So how did the astoundingly bullish housing market of recent years turn tail and begin its downward slide? According to Emmanuel Argentieri, a bankruptcy lawyer for Parker McCay in Marlton, the problem basically stems from unscrupulous lenders making loans to "subprime" borrowers with poor credit, often with no down payment, and sometimes without even requiring verification of income. These lenders made too many loans to people who were at-risk of falling behind on their monthly payments in the first place—and once home prices started to fall and adjustable rates started to rise, borrowers found themselves in a very unpleasant situation. Many found it cheaper to simply walk away, rather than try to keep up with ballooning mortgage payments.

"The subprime issue is an industry issue in that the subprime lenders were writing these loans and going into default when the market crashed," says Argentieri, "and these people were put in mortgages that they could not perform on based on their financial situations. These subprime lenders were asked to purchase back these mortgages, but they couldn't."

A lot of people got into adjustable rates that were attractive when prime rates were low, but payments that they could afford at the time are now becoming impossible for them to service, thanks to rising interest rates and increasing payments.

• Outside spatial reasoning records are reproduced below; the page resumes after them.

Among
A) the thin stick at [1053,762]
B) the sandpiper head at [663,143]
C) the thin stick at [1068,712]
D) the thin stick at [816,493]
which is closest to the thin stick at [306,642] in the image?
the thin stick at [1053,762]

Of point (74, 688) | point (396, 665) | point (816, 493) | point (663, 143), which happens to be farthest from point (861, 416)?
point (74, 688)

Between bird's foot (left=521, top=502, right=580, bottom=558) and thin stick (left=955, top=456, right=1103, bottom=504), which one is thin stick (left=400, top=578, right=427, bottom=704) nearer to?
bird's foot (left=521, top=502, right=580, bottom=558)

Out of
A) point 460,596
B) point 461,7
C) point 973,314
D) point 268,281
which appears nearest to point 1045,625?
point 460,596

"What happened was a significant number of these type of lenders got thrown into bankruptcy," Argentieri says. "Wall Street sees all these loans going bad, and they demand that the lender to buy them back, but no new funds are made available. There are commitments out there that they can't fund because the Wall Street money men have turned off the faucet."

Fallout Felt All Over

So apart from the obvious impact on subprime borrowers who are now in default and/or foreclosure and the financiers whose fortunes are yoked to investments from subprime lenders, what impact does the mortgage meltdown have on HOA's?

As a result of dwindling mortgage funds, many HOA residents in the midst of selling their units have lost buyers, says Michael Cervelli, owner of Cervelli Management in North Bergen.

"There are these people who are selling units and all of a sudden the buyers are gone," Cervelli says. "They may have had a commitment and the bank disappeared. One case I know of was scheduled to close in two weeks, and the bank they were using dried up—there was nothing the seller could do. They were ready to move, but now they're stuck. I know of dozens upon dozens of cases like this lately."

Without buyers, some owners are being forced to rent their homes, which lowers the value of the property, particularly when multiple units are being rented.

"Eventually what will happen is a situation like in the 1990s, where [condo communities] will become rental properties because people can't sell them," says Nicolas DiMeglio, owner of Superior Management Group Inc. in Somerset. "And when that happens, it becomes harder to sell. If a certain percentage [of condo residents] become renters, the banks won't finance purchases within the building because renters don't take as good care of properties as owners do."

And it's not just established associations and buildings being affected by the crisis: new condo developments are feeling it too, as lenders and the money they promised to provide have disappeared or scaled back their involvement. With so many subprime mortgage companies closing up shop so quickly, many first-time buyers who thought they had financing for their new homes are finding themselves left out in the cold.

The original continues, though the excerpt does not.